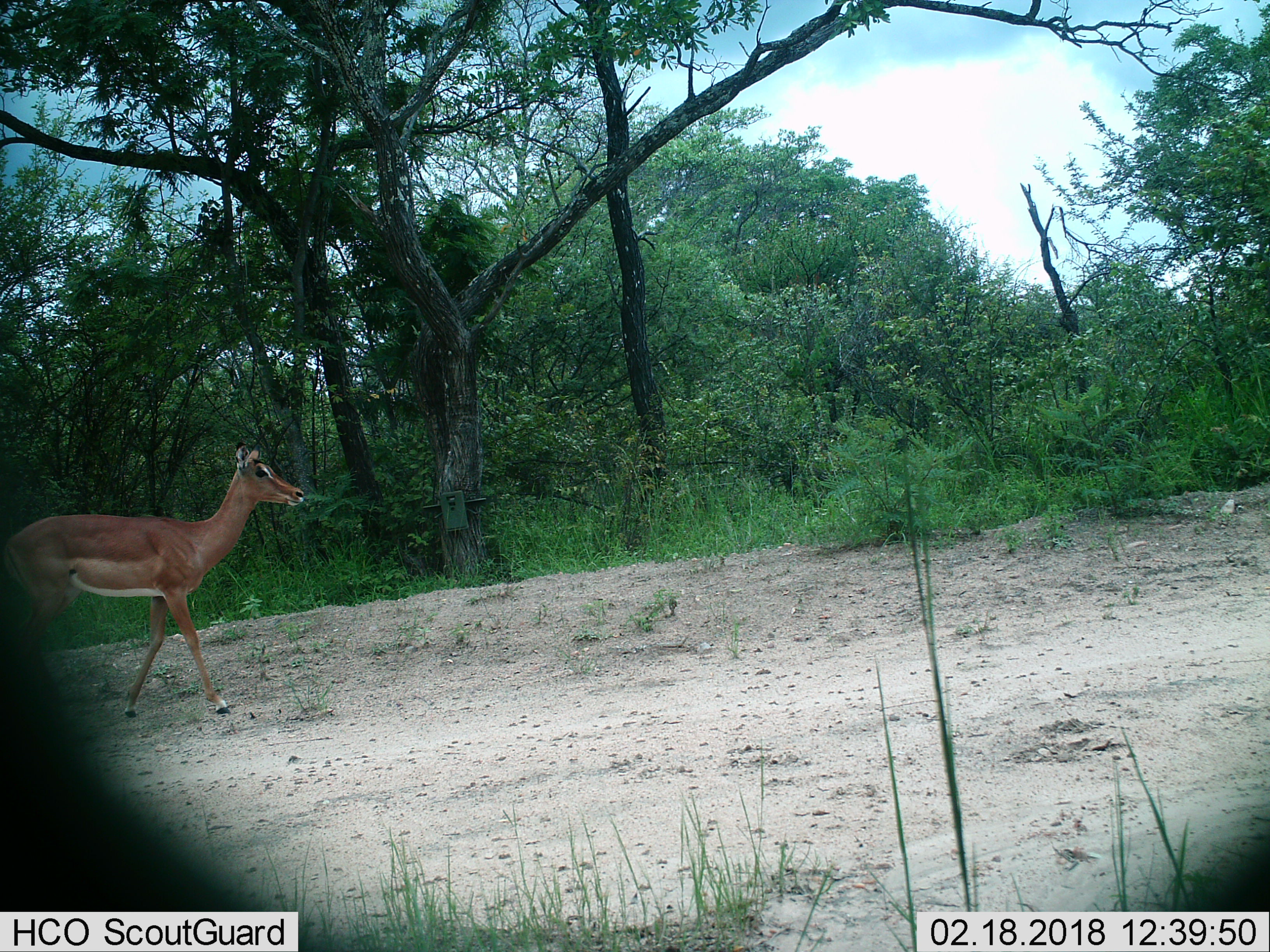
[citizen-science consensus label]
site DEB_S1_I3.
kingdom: Animalia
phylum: Chordata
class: Mammalia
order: Artiodactyla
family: Bovidae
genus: Aepyceros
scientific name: Aepyceros melampus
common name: impala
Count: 1.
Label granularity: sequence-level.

____

» **Task instructions**:
What you copy should begin at the line with "common name: impala" and end at the final line of the listing, each line exactly as it is.

» **Your response**:
common name: impala
Count: 1.
Label granularity: sequence-level.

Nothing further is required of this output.